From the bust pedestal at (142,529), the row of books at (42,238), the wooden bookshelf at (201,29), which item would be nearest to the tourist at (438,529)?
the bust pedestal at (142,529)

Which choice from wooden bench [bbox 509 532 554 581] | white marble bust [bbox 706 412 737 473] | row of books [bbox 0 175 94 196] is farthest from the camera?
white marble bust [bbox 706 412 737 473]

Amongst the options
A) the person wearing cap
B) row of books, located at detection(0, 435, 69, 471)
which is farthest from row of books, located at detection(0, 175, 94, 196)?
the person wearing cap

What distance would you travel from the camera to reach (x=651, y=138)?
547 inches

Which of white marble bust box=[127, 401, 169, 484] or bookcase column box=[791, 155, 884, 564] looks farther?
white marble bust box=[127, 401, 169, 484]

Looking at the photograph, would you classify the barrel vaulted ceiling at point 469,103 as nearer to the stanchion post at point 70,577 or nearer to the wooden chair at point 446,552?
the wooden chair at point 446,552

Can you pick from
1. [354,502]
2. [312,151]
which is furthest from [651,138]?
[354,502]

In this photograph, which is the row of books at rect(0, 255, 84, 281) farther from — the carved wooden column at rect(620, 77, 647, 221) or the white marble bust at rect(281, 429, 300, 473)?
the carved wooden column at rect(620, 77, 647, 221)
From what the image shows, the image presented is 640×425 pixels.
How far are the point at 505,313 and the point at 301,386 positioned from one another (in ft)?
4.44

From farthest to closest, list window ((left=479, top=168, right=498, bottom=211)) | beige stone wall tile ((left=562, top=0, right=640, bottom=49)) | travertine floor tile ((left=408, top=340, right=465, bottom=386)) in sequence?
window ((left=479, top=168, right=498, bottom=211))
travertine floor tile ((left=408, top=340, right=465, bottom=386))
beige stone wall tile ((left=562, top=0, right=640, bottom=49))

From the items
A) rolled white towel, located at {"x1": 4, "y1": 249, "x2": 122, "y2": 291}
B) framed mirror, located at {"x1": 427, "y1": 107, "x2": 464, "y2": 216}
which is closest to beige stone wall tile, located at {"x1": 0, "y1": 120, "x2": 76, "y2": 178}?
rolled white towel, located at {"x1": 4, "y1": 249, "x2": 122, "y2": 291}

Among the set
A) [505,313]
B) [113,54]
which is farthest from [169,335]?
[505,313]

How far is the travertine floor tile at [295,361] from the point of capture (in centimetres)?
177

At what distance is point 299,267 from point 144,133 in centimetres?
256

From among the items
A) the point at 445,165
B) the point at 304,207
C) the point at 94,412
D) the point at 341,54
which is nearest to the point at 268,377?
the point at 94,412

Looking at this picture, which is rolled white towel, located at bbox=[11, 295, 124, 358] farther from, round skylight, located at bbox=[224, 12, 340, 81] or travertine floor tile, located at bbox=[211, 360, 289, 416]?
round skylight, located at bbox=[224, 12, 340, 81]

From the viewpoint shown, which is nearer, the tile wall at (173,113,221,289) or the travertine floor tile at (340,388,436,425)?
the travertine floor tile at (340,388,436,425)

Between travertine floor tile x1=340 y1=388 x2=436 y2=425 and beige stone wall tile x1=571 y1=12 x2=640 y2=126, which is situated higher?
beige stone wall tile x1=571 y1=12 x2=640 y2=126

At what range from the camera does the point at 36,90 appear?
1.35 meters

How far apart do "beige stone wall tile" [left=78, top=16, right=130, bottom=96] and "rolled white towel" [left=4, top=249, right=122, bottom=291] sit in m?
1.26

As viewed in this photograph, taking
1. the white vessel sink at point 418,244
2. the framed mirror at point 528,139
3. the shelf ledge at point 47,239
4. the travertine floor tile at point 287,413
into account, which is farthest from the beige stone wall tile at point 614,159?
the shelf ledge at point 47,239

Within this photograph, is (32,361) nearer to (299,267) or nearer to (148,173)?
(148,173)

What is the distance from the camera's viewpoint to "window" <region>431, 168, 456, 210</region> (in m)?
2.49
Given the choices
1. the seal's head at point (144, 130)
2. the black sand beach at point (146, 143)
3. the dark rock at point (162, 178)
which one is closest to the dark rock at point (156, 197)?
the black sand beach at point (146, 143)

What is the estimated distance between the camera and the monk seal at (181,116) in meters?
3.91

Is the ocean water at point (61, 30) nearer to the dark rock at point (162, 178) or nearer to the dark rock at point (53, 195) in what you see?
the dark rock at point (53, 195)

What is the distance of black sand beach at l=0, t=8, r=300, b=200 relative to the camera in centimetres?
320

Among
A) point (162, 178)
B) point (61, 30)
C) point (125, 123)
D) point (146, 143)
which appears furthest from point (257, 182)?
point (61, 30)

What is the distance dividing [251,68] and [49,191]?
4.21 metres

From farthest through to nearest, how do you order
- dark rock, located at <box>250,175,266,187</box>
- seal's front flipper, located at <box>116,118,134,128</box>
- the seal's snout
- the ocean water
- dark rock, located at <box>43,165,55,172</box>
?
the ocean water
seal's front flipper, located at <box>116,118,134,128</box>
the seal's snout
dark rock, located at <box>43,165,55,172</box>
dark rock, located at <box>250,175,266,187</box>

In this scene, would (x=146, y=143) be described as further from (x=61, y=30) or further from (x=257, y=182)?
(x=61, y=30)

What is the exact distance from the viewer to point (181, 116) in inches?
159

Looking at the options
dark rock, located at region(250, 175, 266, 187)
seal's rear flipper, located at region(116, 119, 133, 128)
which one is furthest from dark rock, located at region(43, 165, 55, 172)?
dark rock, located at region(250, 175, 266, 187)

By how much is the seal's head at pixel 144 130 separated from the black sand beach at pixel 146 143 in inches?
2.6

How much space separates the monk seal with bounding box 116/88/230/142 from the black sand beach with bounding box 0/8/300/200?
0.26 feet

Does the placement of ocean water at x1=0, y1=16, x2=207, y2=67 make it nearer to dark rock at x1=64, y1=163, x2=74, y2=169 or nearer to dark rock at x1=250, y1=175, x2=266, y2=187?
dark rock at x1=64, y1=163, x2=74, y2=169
#####
Output the full listing exactly as it stands.

From the bust pedestal at (142,529), the row of books at (42,238), the wooden bookshelf at (201,29), which item would be nearest to the tourist at (438,529)?
the bust pedestal at (142,529)

Which choice from wooden bench [bbox 509 532 554 581] | white marble bust [bbox 706 412 737 473] | row of books [bbox 0 175 94 196] is farthest from the camera?
white marble bust [bbox 706 412 737 473]

Amongst the options
A) the person wearing cap
B) row of books, located at detection(0, 435, 69, 471)
which is farthest from row of books, located at detection(0, 175, 94, 196)?
the person wearing cap

What distance would you travel from the camera to reach (x=651, y=138)?
547 inches

Which of white marble bust box=[127, 401, 169, 484] or bookcase column box=[791, 155, 884, 564] looks farther?
white marble bust box=[127, 401, 169, 484]

Looking at the photograph, would you classify the barrel vaulted ceiling at point 469,103 as nearer to the stanchion post at point 70,577 or nearer to the wooden chair at point 446,552?
the wooden chair at point 446,552

Can you pick from
1. [354,502]
2. [312,151]
which is furthest from [651,138]?
[354,502]

In this photograph, which is the row of books at rect(0, 255, 84, 281) farther from — the carved wooden column at rect(620, 77, 647, 221) or the white marble bust at rect(281, 429, 300, 473)?
the carved wooden column at rect(620, 77, 647, 221)
From what the image shows, the image presented is 640×425 pixels.
How far are the point at 505,313 and the point at 301,386 positioned from one another (in ft)?
4.44

From farthest to closest, list window ((left=479, top=168, right=498, bottom=211)) | beige stone wall tile ((left=562, top=0, right=640, bottom=49)) | travertine floor tile ((left=408, top=340, right=465, bottom=386)) in sequence?
window ((left=479, top=168, right=498, bottom=211))
travertine floor tile ((left=408, top=340, right=465, bottom=386))
beige stone wall tile ((left=562, top=0, right=640, bottom=49))

From the items
A) rolled white towel, located at {"x1": 4, "y1": 249, "x2": 122, "y2": 291}
B) framed mirror, located at {"x1": 427, "y1": 107, "x2": 464, "y2": 216}
which is closest to beige stone wall tile, located at {"x1": 0, "y1": 120, "x2": 76, "y2": 178}?
rolled white towel, located at {"x1": 4, "y1": 249, "x2": 122, "y2": 291}

Among the set
A) [505,313]
B) [113,54]
which is farthest from [169,335]?
[505,313]

How far is the travertine floor tile at [295,361] from the point of capture (in centimetres)?
177

At what distance is point 299,267 from point 144,133 in centimetres?
256

From among the items
A) the point at 445,165
B) the point at 304,207
C) the point at 94,412
D) the point at 341,54
which is nearest to the point at 268,377?
the point at 94,412

Looking at this picture, which is rolled white towel, located at bbox=[11, 295, 124, 358] farther from, round skylight, located at bbox=[224, 12, 340, 81] or travertine floor tile, located at bbox=[211, 360, 289, 416]?
round skylight, located at bbox=[224, 12, 340, 81]

From the viewpoint shown, which is nearer, the tile wall at (173,113,221,289) or the travertine floor tile at (340,388,436,425)?
the travertine floor tile at (340,388,436,425)

Between travertine floor tile x1=340 y1=388 x2=436 y2=425 and beige stone wall tile x1=571 y1=12 x2=640 y2=126, which is situated higher?
beige stone wall tile x1=571 y1=12 x2=640 y2=126

At what range from the camera does the point at 36,90 appear?
1.35 meters

How far apart do "beige stone wall tile" [left=78, top=16, right=130, bottom=96] and "rolled white towel" [left=4, top=249, right=122, bottom=291] sit in m?
1.26

As viewed in this photograph, taking
1. the white vessel sink at point 418,244
2. the framed mirror at point 528,139
3. the shelf ledge at point 47,239
4. the travertine floor tile at point 287,413
into account, which is farthest from the beige stone wall tile at point 614,159?
the shelf ledge at point 47,239

Within this photograph, is (32,361) nearer to (299,267) or nearer to (148,173)?
(148,173)

What is the distance from the camera's viewpoint to "window" <region>431, 168, 456, 210</region> (in m)?
2.49
Given the choices
1. the seal's head at point (144, 130)
2. the black sand beach at point (146, 143)
3. the dark rock at point (162, 178)
which one is closest to the dark rock at point (156, 197)?
the black sand beach at point (146, 143)

What is the estimated distance between the camera and the monk seal at (181,116) in meters?
3.91

Is the ocean water at point (61, 30) nearer to the dark rock at point (162, 178) or nearer to the dark rock at point (53, 195) in what you see?
the dark rock at point (53, 195)

What is the distance of black sand beach at l=0, t=8, r=300, b=200 relative to the camera in centimetres?
320

Among
A) point (162, 178)
B) point (61, 30)
C) point (125, 123)
D) point (146, 143)
which appears furthest from point (257, 182)?
point (61, 30)

What is the distance dividing [251,68] and [49,191]?
4.21 metres

From farthest through to nearest, how do you order
- dark rock, located at <box>250,175,266,187</box>
- seal's front flipper, located at <box>116,118,134,128</box>
- the seal's snout
- the ocean water
- dark rock, located at <box>43,165,55,172</box>
?
the ocean water
seal's front flipper, located at <box>116,118,134,128</box>
the seal's snout
dark rock, located at <box>43,165,55,172</box>
dark rock, located at <box>250,175,266,187</box>

In this scene, would (x=146, y=143) be described as further from (x=61, y=30) or further from (x=257, y=182)?
(x=61, y=30)

What is the exact distance from the viewer to point (181, 116) in inches?
159

Looking at the options
dark rock, located at region(250, 175, 266, 187)
seal's rear flipper, located at region(116, 119, 133, 128)
which one is furthest from dark rock, located at region(43, 165, 55, 172)?
dark rock, located at region(250, 175, 266, 187)

By how much is the seal's head at pixel 144 130 separated from the black sand beach at pixel 146 143 in inches?
2.6

How much space separates the monk seal with bounding box 116/88/230/142 from the black sand beach with bounding box 0/8/300/200?
0.26 feet

Does the placement of ocean water at x1=0, y1=16, x2=207, y2=67 make it nearer to dark rock at x1=64, y1=163, x2=74, y2=169 or nearer to dark rock at x1=250, y1=175, x2=266, y2=187?
dark rock at x1=64, y1=163, x2=74, y2=169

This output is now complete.